• EXERCICE ÉCRIT A: Dans la liste, renommez « paved plaza » en « stone plaza » dans les lignes qui commencent à celle contenant « In the group of options » et se terminent à celle contenant « 11.9 metres », puis recopiez ces lignes sans aucune autre modification.

L’Orchestre de Piazza Vittorio

Seize musiciens originaires de onze pays et de trois continents se rencontrent à Rome dans le quartier historique de l’Esquilin, “où les Italiens sont une minorité ethnique”. L’aventure musicale du premier orchestre multiculturel d’Europe...

“J’habite dans un appartement qui donne sur une cour, dans le quartier de l’Esquilin, dominé par l’une des plus grandes places de Rome, la Piazza Vittorio Emanuele II. J’ai toujours eu une passion pour les cours, j’aime les sonorités des cours. Le bruit des assiettes à l’heure du dîner, les éclats de rires des enfants, les pleurs des nouveau-nés, les quintes de toux désolantes des vieux, les radios irrévérencieuses des jeunes filles, et le silence... grâce à Dieu... aussi le silence. Mais il y a une chose qui rend Rome unique, du moins pour moi : les sonorités de ma propre cour. L’Esquilin est peut-être le seul quartier de la ville où les Italiens sont la minorité ethnique ; cette place, le monde entier la traverse et la vit. Ce qui rend les sonorités de ma cour uniques, c’est sa langue. C’est de la volonté de reproduire sous forme de concert ces sonorités qu’est née l’idée de l’Orchestre de Piazza Vittorio”.

 

C’est en ces termes que Mario Tronco, ex-claviériste d’Avion Travel, décrit l’atmosphère qui a inspiré la naissance du premier orchestre multiculturel d’Italie, dont il est chef d’orchestre.

Avec Agostino Ferrente, réalisateur de documentaires, et avec d’autres artistes, intellectuels et habitants amoureux du quartier de l’Esquilin, Tronco a fondé en 2001 l’Association Apollo11. Ses objectifs étaient les suivants : sauver le vieux cinéma Apollo, qui risquait de devenir une salle de bingo, valoriser la diversité culturelle du quartier avec des ateliers de création multidisciplinaires, et donner vie à un orchestre composé de musiciens originaires de différents pays résidant dans le coin. Aujourd’hui, l’association propose de nombreuses initiatives en cinéma, en art et en écriture, et constitue un point de référence dans le paysage culturel romain.

• LISTE PRÉSENTÉE:
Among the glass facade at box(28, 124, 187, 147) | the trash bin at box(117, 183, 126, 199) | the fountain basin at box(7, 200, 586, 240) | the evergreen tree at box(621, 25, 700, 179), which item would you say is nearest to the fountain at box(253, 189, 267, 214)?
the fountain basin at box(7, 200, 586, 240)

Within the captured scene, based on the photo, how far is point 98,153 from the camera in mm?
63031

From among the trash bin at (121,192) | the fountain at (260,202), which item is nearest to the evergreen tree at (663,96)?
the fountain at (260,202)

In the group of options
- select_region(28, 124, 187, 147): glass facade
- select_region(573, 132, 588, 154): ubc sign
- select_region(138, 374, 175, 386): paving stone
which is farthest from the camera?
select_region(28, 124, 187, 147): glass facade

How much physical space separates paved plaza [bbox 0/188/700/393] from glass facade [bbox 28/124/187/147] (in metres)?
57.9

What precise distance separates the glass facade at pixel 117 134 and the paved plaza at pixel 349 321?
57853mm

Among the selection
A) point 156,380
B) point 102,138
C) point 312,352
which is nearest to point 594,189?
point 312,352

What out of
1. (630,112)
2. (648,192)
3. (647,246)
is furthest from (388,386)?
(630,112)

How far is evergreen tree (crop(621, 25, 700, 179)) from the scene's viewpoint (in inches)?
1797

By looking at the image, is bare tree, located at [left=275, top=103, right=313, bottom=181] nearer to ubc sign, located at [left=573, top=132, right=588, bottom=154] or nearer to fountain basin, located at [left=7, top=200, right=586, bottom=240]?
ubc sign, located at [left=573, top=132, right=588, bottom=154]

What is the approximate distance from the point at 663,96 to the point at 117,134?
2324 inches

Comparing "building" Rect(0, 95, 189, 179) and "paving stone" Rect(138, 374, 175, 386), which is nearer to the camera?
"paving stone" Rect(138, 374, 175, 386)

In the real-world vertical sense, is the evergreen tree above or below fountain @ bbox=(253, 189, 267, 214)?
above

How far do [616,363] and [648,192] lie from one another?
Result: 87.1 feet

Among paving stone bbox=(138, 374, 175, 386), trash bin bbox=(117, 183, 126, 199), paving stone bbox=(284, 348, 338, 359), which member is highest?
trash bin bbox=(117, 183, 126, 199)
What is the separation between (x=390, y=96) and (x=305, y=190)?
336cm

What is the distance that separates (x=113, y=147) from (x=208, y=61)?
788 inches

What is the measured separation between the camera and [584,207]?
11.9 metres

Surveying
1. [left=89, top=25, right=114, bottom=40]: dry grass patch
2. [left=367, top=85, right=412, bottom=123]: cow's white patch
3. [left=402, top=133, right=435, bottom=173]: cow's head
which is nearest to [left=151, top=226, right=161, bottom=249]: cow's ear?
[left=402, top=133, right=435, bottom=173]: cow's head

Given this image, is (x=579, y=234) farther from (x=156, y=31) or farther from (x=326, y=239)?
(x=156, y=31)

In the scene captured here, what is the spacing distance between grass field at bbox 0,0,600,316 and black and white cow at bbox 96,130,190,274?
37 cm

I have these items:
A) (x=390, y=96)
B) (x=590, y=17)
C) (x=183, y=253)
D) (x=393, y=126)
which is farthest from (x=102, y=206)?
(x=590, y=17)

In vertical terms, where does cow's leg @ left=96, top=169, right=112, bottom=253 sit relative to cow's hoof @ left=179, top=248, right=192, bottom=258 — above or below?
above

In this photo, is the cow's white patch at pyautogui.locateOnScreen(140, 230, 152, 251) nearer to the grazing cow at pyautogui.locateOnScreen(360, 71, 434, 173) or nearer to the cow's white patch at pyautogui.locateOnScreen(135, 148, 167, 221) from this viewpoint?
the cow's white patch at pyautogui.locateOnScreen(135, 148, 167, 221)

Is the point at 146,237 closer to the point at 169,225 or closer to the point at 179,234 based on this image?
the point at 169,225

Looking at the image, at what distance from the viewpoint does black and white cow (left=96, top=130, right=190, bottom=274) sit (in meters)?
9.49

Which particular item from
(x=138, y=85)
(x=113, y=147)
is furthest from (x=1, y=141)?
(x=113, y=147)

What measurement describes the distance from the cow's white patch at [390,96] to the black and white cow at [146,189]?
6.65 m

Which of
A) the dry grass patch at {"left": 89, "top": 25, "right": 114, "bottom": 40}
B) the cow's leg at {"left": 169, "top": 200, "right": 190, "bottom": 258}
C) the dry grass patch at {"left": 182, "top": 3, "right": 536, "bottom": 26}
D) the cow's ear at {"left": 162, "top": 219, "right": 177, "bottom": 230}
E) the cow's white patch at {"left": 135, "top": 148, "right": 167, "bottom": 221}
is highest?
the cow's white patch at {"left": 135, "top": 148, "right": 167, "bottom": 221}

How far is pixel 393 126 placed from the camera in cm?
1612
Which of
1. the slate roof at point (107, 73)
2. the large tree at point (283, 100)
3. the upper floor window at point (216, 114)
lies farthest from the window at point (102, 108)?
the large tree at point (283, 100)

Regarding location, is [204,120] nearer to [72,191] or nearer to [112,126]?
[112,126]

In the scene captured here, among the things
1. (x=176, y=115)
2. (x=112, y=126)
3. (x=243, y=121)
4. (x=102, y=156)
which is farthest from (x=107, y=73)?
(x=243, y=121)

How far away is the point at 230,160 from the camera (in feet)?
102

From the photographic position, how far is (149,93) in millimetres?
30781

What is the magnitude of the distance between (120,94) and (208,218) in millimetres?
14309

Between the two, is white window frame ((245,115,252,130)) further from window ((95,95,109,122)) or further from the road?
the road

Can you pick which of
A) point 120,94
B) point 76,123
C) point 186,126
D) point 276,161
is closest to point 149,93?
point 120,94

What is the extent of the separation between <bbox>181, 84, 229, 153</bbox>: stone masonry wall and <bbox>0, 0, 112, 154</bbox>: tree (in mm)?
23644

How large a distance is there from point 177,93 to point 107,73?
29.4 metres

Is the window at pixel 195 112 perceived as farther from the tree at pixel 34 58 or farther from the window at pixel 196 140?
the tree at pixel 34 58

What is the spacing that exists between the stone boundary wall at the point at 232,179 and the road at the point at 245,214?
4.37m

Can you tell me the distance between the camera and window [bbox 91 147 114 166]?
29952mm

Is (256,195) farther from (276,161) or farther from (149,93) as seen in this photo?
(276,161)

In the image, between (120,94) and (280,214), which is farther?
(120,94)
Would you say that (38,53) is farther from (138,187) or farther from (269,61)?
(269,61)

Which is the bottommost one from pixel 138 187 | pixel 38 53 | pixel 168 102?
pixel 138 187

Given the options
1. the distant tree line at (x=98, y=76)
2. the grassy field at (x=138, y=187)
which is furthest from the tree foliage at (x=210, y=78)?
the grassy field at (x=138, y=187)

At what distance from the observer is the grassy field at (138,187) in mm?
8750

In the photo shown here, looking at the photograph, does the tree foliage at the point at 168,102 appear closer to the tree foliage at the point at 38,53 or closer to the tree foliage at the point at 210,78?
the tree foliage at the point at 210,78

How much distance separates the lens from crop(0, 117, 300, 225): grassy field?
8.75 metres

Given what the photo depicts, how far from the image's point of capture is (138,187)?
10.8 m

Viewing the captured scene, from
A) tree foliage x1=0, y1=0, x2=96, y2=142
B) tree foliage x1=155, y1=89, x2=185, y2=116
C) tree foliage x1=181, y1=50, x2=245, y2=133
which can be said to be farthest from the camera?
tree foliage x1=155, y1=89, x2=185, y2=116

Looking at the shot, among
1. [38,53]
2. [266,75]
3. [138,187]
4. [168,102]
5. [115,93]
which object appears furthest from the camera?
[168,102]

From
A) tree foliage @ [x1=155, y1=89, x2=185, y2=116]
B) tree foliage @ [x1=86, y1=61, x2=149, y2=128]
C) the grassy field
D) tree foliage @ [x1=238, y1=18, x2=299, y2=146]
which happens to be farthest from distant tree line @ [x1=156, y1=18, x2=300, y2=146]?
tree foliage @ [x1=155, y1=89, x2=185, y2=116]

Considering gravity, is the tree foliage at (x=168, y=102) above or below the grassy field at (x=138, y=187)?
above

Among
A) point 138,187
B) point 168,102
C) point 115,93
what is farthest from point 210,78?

• EXERCICE ÉCRIT B: Reproduisez à l'identique le passage du texte sur l'Orchestre de Piazza Vittorio qui commence par « Seize musiciens originaires » et se termine par « orchestre multiculturel d’Europe... ».

• RÉPONSE CORRECTE A:
In the group of options
- select_region(28, 124, 187, 147): glass facade
- select_region(573, 132, 588, 154): ubc sign
- select_region(138, 374, 175, 386): paving stone
which is farthest from the camera?
select_region(28, 124, 187, 147): glass facade

How much physical space separates stone plaza [bbox 0/188/700/393] from glass facade [bbox 28/124/187/147] (in metres)?
57.9

What precise distance separates the glass facade at pixel 117 134 and the stone plaza at pixel 349 321?
57853mm

Among the selection
A) point 156,380
B) point 102,138
C) point 312,352
which is nearest to point 594,189?
point 312,352

What out of
1. (630,112)
2. (648,192)
3. (647,246)
is furthest from (388,386)?
(630,112)

How far is evergreen tree (crop(621, 25, 700, 179)) from the scene's viewpoint (in inches)?
1797

By looking at the image, is bare tree, located at [left=275, top=103, right=313, bottom=181] nearer to ubc sign, located at [left=573, top=132, right=588, bottom=154] or nearer to fountain basin, located at [left=7, top=200, right=586, bottom=240]?
ubc sign, located at [left=573, top=132, right=588, bottom=154]

What is the approximate distance from the point at 663,96 to the point at 117,134?
2324 inches

Comparing "building" Rect(0, 95, 189, 179) and "paving stone" Rect(138, 374, 175, 386), which is nearer to the camera?
"paving stone" Rect(138, 374, 175, 386)

In the real-world vertical sense, is the evergreen tree above or below fountain @ bbox=(253, 189, 267, 214)?
above

How far do [616,363] and [648,192] lie from one another?
Result: 87.1 feet

Among paving stone bbox=(138, 374, 175, 386), trash bin bbox=(117, 183, 126, 199), paving stone bbox=(284, 348, 338, 359), which member is highest?
trash bin bbox=(117, 183, 126, 199)
What is the separation between (x=390, y=96) and (x=305, y=190)?
336cm

What is the distance that separates (x=113, y=147) from (x=208, y=61)?
788 inches

What is the measured separation between the camera and [584,207]?
11.9 metres

• RÉPONSE CORRECTE B:
Seize musiciens originaires de onze pays et de trois continents se rencontrent à Rome dans le quartier historique de l’Esquilin, “où les Italiens sont une minorité ethnique”. L’aventure musicale du premier orchestre multiculturel d’Europe...